Critical: Signal and finish tensors are not reset between benchmark iterations.

After the first kernel execution, local_finish, global_finish, and signal_transfer will contain stale values from the previous run. The kernel's while-loop condition (global_finish[0] < PE_num) will be immediately false on subsequent iterations, causing the kernel to skip the transfer phase entirely.

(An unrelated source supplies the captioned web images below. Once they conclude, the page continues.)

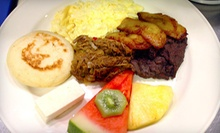 C$12 for C$25 Worth of Venezuelan Food at Magda's Restaurant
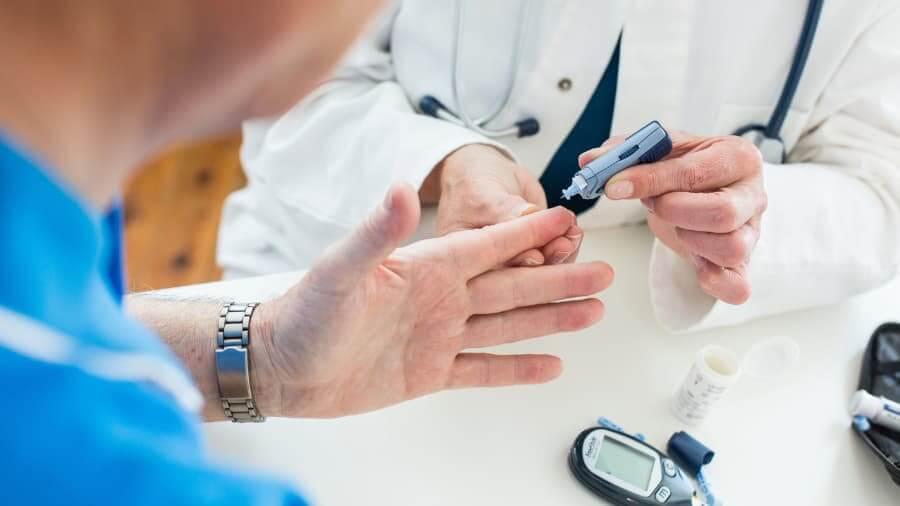 Tạo ra tế bào sản xuất insulin từ tế bào gốc. Hy vọng trong điều trị cơ bản bệnh tiểu đường tuýp 1-1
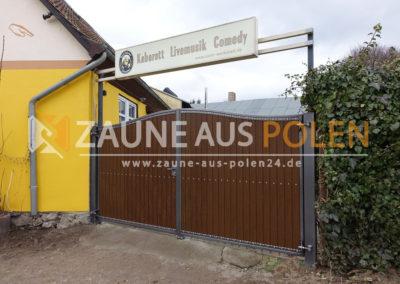 Neustadt Dosse (3)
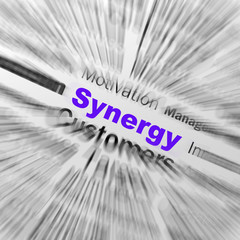 Synergy Sphere Definition Displays Team Work And Cooperation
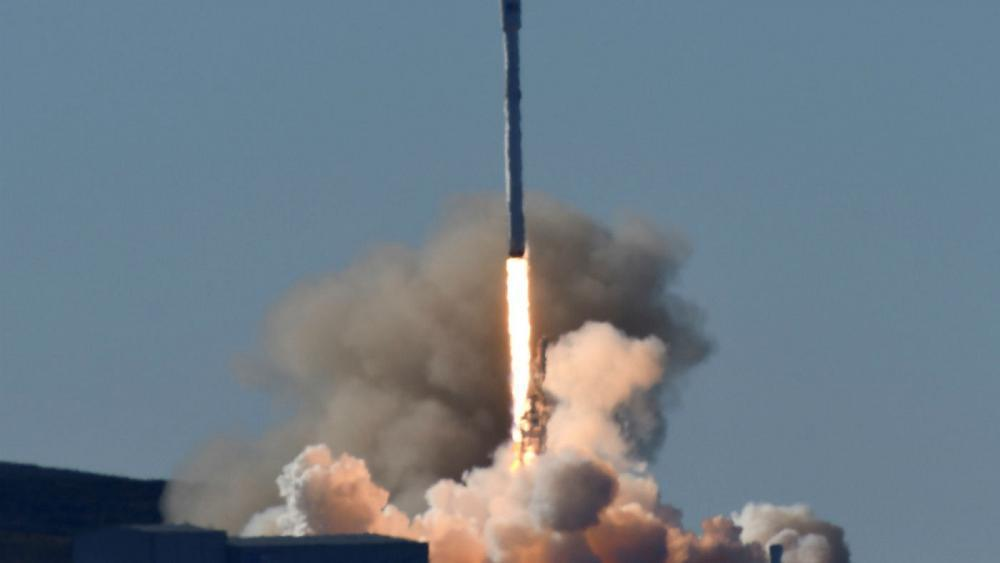 Successful launch of SpaceX rocket after September launchpad explosion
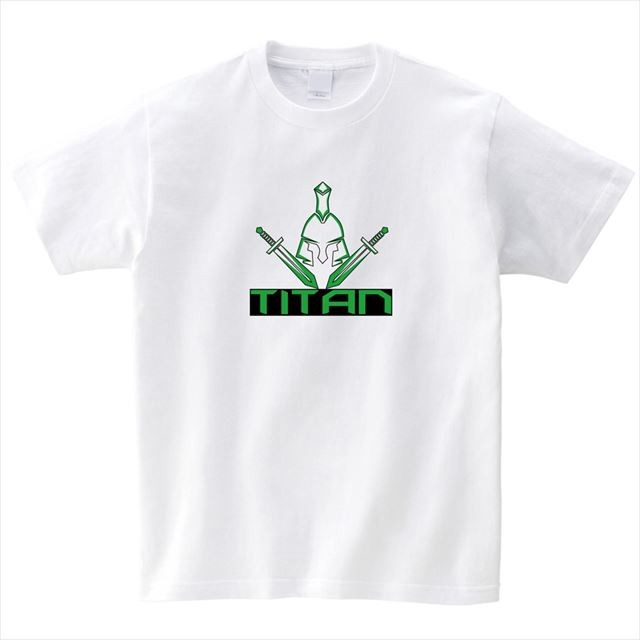 チームロゴ風tシャツ
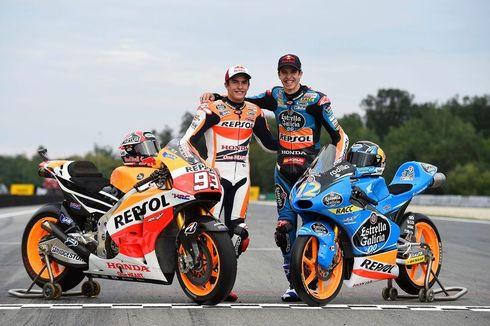 Marquez Peringatkan Adiknya, Motor Honda Sulit Dijinakkan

Reset these tensors before each iteration or at least before the warmup/timed loops.

🐛 Proposed fix
     if args.benchmark:
         # Warmup
         for _ in range(5):
+            signal_transfer.fill_(PE_num + 1)
+            local_finish.fill_(0)
+            global_finish.fill_(0)
             kernel(src, dst, buffer_transfer, signal_transfer, local_finish, global_finish, barrier)
         torch.cuda.synchronize()
         dist.barrier(group_size)

         start_event = torch.cuda.Event(enable_timing=True)
         end_event = torch.cuda.Event(enable_timing=True)

         num_iters = 10
         start_event.record()
         for _ in range(num_iters):
+            signal_transfer.fill_(PE_num + 1)
+            local_finish.fill_(0)
+            global_finish.fill_(0)
             kernel(src, dst, buffer_transfer, signal_transfer, local_finish, global_finish, barrier)
         end_event.record()
🤖 Prompt for AI Agents
In `@examples/distributed/intranode/example_alltoall_route2x4.py` around lines 303
- 316, The benchmark loops reuse tensors so local_finish, global_finish, and
signal_transfer retain values across runs causing kernel (the all-to-all
transfer loop) to skip work; before each warmup and each timed iteration (i.e.,
before calling kernel in both the 5 warmup iterations and inside the num_iters
loop) reset/zero-out those tensors (local_finish, global_finish,
signal_transfer) on the appropriate device so the kernel’s while-loop condition
behaves correctly; locate references to kernel(..., buffer_transfer,
signal_transfer, local_finish, global_finish, barrier) and insert resets just
prior to those calls.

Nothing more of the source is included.